Reproduce all the items below without the pictures, replacing "rocky shoreline" with "stony shoreline" and keeping everything else the same.
[START OF Records for the exercise]
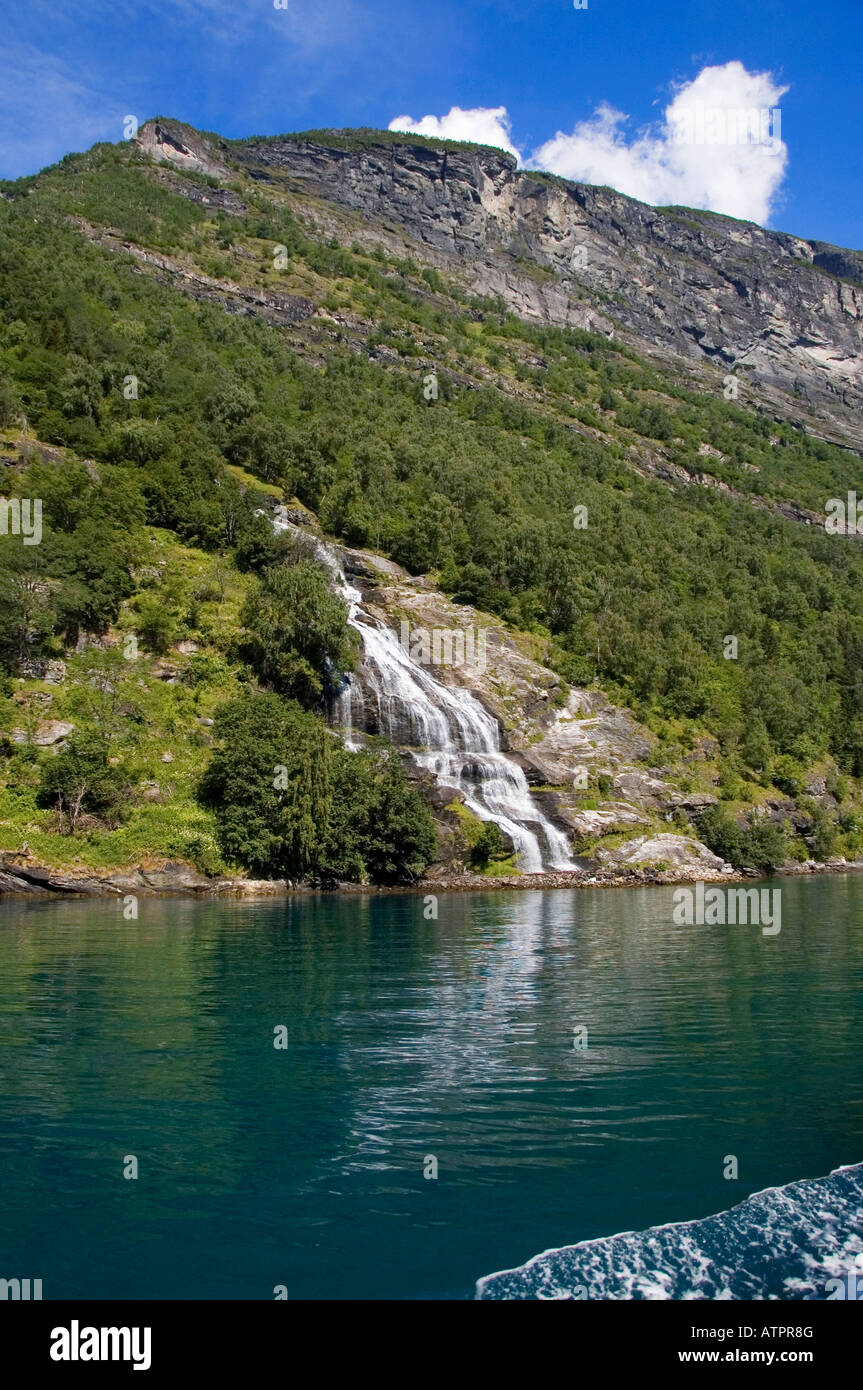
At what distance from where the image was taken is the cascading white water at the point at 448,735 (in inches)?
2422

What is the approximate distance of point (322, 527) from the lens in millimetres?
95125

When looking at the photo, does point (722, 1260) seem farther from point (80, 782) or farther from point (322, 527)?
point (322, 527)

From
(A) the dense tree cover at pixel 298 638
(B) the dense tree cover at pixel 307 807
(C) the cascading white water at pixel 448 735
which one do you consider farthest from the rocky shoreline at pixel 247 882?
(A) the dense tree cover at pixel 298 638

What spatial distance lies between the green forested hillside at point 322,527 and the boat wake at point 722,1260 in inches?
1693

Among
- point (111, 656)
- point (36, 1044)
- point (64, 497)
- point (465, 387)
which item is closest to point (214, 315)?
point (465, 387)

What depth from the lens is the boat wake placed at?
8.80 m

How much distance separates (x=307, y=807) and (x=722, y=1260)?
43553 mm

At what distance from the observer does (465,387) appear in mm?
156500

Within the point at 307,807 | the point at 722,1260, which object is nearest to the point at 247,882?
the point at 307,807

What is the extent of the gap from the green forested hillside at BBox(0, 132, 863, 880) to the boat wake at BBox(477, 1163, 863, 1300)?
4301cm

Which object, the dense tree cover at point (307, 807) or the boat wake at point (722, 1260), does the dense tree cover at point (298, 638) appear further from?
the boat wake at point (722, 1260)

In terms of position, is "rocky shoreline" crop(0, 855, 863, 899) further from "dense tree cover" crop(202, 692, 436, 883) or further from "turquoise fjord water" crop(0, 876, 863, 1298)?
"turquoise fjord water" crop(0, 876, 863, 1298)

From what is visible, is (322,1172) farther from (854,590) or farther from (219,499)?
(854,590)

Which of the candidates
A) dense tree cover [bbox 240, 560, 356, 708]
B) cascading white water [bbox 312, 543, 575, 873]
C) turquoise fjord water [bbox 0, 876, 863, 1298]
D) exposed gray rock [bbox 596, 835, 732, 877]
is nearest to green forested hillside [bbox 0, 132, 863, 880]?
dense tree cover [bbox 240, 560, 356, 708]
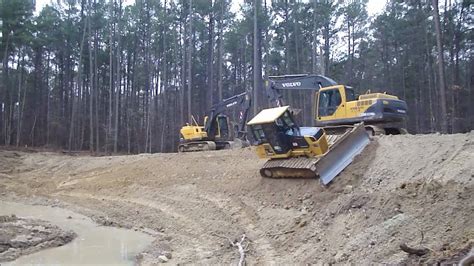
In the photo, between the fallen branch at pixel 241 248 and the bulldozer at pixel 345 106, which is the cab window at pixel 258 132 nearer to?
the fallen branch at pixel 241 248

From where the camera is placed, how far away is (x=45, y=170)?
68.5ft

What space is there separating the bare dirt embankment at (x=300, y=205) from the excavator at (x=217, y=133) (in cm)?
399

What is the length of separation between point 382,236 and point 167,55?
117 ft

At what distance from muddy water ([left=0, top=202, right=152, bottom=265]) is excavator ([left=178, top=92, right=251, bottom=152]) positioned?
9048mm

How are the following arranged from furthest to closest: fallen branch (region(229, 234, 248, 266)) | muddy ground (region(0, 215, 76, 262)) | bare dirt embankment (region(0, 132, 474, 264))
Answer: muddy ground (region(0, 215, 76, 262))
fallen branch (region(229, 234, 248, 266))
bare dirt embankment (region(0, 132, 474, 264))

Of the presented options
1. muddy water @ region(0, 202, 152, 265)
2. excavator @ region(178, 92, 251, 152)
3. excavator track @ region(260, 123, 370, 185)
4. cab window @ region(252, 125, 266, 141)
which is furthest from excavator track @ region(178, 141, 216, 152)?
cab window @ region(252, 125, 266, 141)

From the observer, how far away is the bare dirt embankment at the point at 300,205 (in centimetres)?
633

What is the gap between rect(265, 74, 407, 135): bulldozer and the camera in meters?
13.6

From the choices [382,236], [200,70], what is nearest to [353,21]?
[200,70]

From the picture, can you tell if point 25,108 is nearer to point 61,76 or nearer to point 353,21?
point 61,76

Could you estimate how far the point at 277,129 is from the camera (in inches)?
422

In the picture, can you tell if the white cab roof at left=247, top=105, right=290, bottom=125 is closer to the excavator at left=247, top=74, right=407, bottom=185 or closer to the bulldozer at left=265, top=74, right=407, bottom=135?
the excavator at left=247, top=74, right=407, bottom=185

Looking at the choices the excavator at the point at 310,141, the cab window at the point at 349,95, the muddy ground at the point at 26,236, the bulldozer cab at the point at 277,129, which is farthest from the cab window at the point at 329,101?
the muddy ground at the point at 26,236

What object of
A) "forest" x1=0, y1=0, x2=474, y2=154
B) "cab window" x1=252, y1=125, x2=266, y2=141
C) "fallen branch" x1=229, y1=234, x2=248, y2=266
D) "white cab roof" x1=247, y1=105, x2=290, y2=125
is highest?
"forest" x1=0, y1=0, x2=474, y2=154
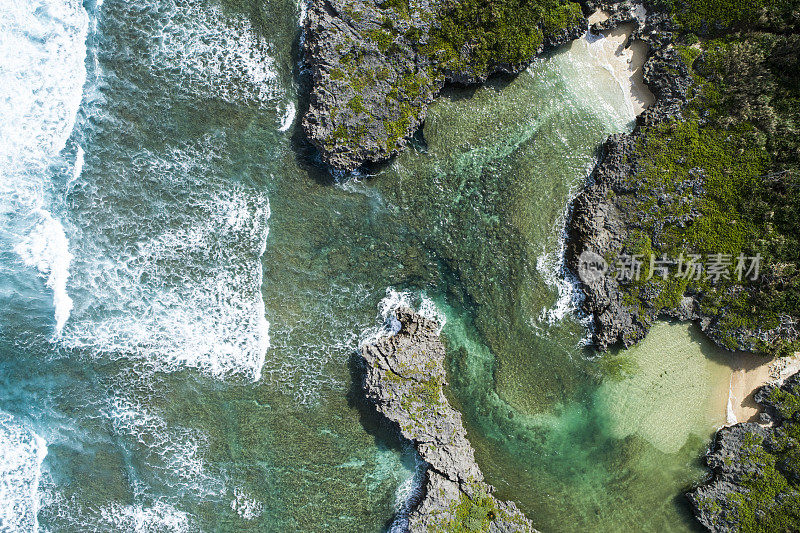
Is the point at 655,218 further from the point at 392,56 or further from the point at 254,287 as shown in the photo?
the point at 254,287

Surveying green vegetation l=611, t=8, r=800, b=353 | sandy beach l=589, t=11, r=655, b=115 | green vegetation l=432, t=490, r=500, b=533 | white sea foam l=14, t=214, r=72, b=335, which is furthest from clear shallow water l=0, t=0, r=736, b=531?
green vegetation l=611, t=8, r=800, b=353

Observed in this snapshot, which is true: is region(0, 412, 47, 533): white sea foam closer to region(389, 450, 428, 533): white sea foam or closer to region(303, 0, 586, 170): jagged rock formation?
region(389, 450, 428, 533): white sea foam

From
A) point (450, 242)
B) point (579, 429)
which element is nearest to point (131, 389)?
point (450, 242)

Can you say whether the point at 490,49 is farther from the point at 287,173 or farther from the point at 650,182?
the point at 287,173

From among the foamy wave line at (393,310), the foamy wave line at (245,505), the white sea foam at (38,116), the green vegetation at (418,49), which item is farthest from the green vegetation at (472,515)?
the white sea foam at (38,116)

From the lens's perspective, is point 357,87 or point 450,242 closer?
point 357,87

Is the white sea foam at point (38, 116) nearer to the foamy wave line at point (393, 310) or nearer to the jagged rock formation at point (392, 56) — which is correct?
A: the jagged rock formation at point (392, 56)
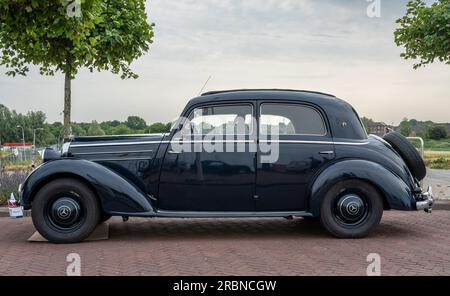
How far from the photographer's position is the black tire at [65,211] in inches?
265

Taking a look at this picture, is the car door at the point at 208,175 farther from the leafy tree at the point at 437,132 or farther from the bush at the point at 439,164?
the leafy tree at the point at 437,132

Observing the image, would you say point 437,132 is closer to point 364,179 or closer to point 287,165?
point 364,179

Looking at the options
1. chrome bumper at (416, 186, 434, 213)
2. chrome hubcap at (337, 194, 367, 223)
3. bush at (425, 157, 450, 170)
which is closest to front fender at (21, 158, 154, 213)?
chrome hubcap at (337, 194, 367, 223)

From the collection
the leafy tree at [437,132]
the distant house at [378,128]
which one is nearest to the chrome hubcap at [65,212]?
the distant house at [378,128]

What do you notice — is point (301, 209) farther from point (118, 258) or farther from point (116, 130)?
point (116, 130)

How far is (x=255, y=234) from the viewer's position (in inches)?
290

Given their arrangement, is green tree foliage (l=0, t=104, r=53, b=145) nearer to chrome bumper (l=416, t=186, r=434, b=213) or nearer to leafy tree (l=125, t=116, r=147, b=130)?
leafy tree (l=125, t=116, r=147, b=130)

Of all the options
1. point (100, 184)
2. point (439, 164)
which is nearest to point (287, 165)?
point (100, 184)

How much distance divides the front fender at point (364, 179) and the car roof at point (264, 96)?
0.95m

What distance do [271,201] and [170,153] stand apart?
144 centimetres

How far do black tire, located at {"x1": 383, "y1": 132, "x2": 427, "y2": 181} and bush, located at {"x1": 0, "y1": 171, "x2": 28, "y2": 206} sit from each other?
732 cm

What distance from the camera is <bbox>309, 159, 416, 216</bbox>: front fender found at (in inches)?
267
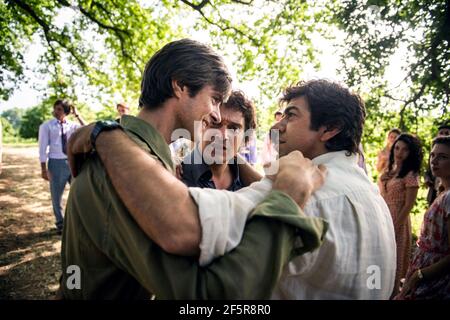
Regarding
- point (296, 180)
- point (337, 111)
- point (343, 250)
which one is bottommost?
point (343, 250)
[END OF Records for the exercise]
**Answer for this exercise**.
At what distance from where the image was taken is the cascading white water at the point at 448,735 (in inches)?
2422

What is the approximate distance of point (322, 527) from the lens in millimetres?
95125

When looking at the photo, does point (722, 1260) seem farther from point (80, 782) or farther from point (322, 527)?
point (322, 527)

From
(A) the dense tree cover at pixel 298 638
(B) the dense tree cover at pixel 307 807
(C) the cascading white water at pixel 448 735
which one do you consider farthest from the stony shoreline at pixel 247 882?
(A) the dense tree cover at pixel 298 638

What spatial distance lies between the green forested hillside at point 322,527 and the boat wake at point 722,1260 in inches?
1693

Among
- point (111, 656)
- point (36, 1044)
- point (64, 497)
- point (465, 387)
which item is closest to point (214, 315)?
point (465, 387)

What depth from the lens is the boat wake placed at?
8.80 m

How much distance separates (x=307, y=807) and (x=722, y=1260)?
43553 mm

At what distance from the observer does (465,387) appear in mm?
156500

Within the point at 307,807 | the point at 722,1260, which object is nearest to the point at 247,882?
the point at 307,807

What is the extent of the gap from the green forested hillside at BBox(0, 132, 863, 880) to the boat wake at BBox(477, 1163, 863, 1300)?
4301cm

Which object, the dense tree cover at point (307, 807) or the boat wake at point (722, 1260), does the dense tree cover at point (298, 638) appear further from?
the boat wake at point (722, 1260)

In terms of position, is "stony shoreline" crop(0, 855, 863, 899) further from "dense tree cover" crop(202, 692, 436, 883) or further from "turquoise fjord water" crop(0, 876, 863, 1298)?
"turquoise fjord water" crop(0, 876, 863, 1298)

From what is visible, is (322,1172) farther from (854,590) or farther from (219,499)?
(854,590)

Which of the candidates
A) dense tree cover [bbox 240, 560, 356, 708]
B) cascading white water [bbox 312, 543, 575, 873]
C) turquoise fjord water [bbox 0, 876, 863, 1298]
D) exposed gray rock [bbox 596, 835, 732, 877]
is nearest to green forested hillside [bbox 0, 132, 863, 880]?
dense tree cover [bbox 240, 560, 356, 708]
In the photo, between the fallen branch at pixel 241 248 and the bulldozer at pixel 345 106, which is the cab window at pixel 258 132 nearer to?
the fallen branch at pixel 241 248

From where the camera is placed, how far away is (x=45, y=170)?
68.5ft

What space is there separating the bare dirt embankment at (x=300, y=205) from the excavator at (x=217, y=133) (in cm)?
399

What is the length of separation between point 382,236 and point 167,55?
117 ft

At what distance from muddy water ([left=0, top=202, right=152, bottom=265]) is excavator ([left=178, top=92, right=251, bottom=152]) positioned?
9048mm

How are the following arranged from furthest to closest: fallen branch (region(229, 234, 248, 266)) | muddy ground (region(0, 215, 76, 262)) | bare dirt embankment (region(0, 132, 474, 264))
Answer: muddy ground (region(0, 215, 76, 262))
fallen branch (region(229, 234, 248, 266))
bare dirt embankment (region(0, 132, 474, 264))

Of the presented options
1. muddy water @ region(0, 202, 152, 265)
2. excavator @ region(178, 92, 251, 152)
3. excavator track @ region(260, 123, 370, 185)
4. cab window @ region(252, 125, 266, 141)
which is furthest from excavator track @ region(178, 141, 216, 152)?
cab window @ region(252, 125, 266, 141)

From the observer, how far away is the bare dirt embankment at the point at 300,205 (in centimetres)?
633

What is the gap between rect(265, 74, 407, 135): bulldozer and the camera in meters?
13.6

From the choices [382,236], [200,70], what is nearest to [353,21]?
[200,70]

From the picture, can you tell if point 25,108 is nearer to point 61,76 or nearer to point 353,21?
point 61,76

Could you estimate how far the point at 277,129 is from the camera (in inches)?
422

In the picture, can you tell if the white cab roof at left=247, top=105, right=290, bottom=125 is closer to the excavator at left=247, top=74, right=407, bottom=185 or closer to the bulldozer at left=265, top=74, right=407, bottom=135?
the excavator at left=247, top=74, right=407, bottom=185

Looking at the choices the excavator at the point at 310,141, the cab window at the point at 349,95, the muddy ground at the point at 26,236, the bulldozer cab at the point at 277,129, which is farthest from the cab window at the point at 329,101?
the muddy ground at the point at 26,236

What object of
A) "forest" x1=0, y1=0, x2=474, y2=154
B) "cab window" x1=252, y1=125, x2=266, y2=141
C) "fallen branch" x1=229, y1=234, x2=248, y2=266
D) "white cab roof" x1=247, y1=105, x2=290, y2=125
is highest?
"forest" x1=0, y1=0, x2=474, y2=154
Is the point at 655,218 further from the point at 392,56 or further from the point at 254,287 as shown in the photo?
the point at 254,287

Surveying green vegetation l=611, t=8, r=800, b=353 | sandy beach l=589, t=11, r=655, b=115 | green vegetation l=432, t=490, r=500, b=533 | white sea foam l=14, t=214, r=72, b=335, which is furthest from clear shallow water l=0, t=0, r=736, b=531?
green vegetation l=611, t=8, r=800, b=353

Observed in this snapshot, which is true: is region(0, 412, 47, 533): white sea foam closer to region(389, 450, 428, 533): white sea foam or closer to region(303, 0, 586, 170): jagged rock formation?
region(389, 450, 428, 533): white sea foam

From
A) point (450, 242)
B) point (579, 429)
which element is nearest to point (131, 389)?
point (450, 242)

Can you say whether the point at 490,49 is farther from the point at 287,173 or farther from the point at 650,182?
the point at 287,173

From among the foamy wave line at (393,310), the foamy wave line at (245,505), the white sea foam at (38,116), the green vegetation at (418,49), which item is farthest from the green vegetation at (472,515)?
the white sea foam at (38,116)

From the lens's perspective, is point 357,87 or point 450,242 closer?
point 357,87

Is the white sea foam at point (38, 116) nearer to the foamy wave line at point (393, 310) or nearer to the jagged rock formation at point (392, 56) — which is correct?
A: the jagged rock formation at point (392, 56)
How far from the photographer's position is the black tire at [65,211] in inches?
265

Taking a look at this picture, is the car door at the point at 208,175 farther from the leafy tree at the point at 437,132 or farther from the bush at the point at 439,164?
the leafy tree at the point at 437,132

Observing the image, would you say point 437,132 is closer to point 364,179 or closer to point 287,165?
point 364,179

Looking at the options
1. chrome bumper at (416, 186, 434, 213)
2. chrome hubcap at (337, 194, 367, 223)
3. bush at (425, 157, 450, 170)
which is closest to front fender at (21, 158, 154, 213)?
chrome hubcap at (337, 194, 367, 223)

From the collection
the leafy tree at [437,132]
the distant house at [378,128]
which one is nearest to the chrome hubcap at [65,212]?
the distant house at [378,128]

What do you notice — is point (301, 209) farther from point (118, 258) or farther from point (116, 130)?
point (116, 130)

How far is (x=255, y=234) from the viewer's position (in inches)?
290

Given their arrangement, is green tree foliage (l=0, t=104, r=53, b=145) nearer to chrome bumper (l=416, t=186, r=434, b=213) or nearer to leafy tree (l=125, t=116, r=147, b=130)?
leafy tree (l=125, t=116, r=147, b=130)

Of all the options
1. point (100, 184)
2. point (439, 164)
which is nearest to point (287, 165)?
point (100, 184)

How much distance divides the front fender at point (364, 179) and the car roof at point (264, 96)?
0.95m

What distance do [271,201] and [170,153] stand apart?
144 centimetres

How far do black tire, located at {"x1": 383, "y1": 132, "x2": 427, "y2": 181} and bush, located at {"x1": 0, "y1": 171, "x2": 28, "y2": 206} sit from each other?
732 cm

What distance from the camera is <bbox>309, 159, 416, 216</bbox>: front fender found at (in inches)?
267
Regarding
- point (296, 180)
- point (337, 111)
- point (343, 250)
which one is bottommost?
point (343, 250)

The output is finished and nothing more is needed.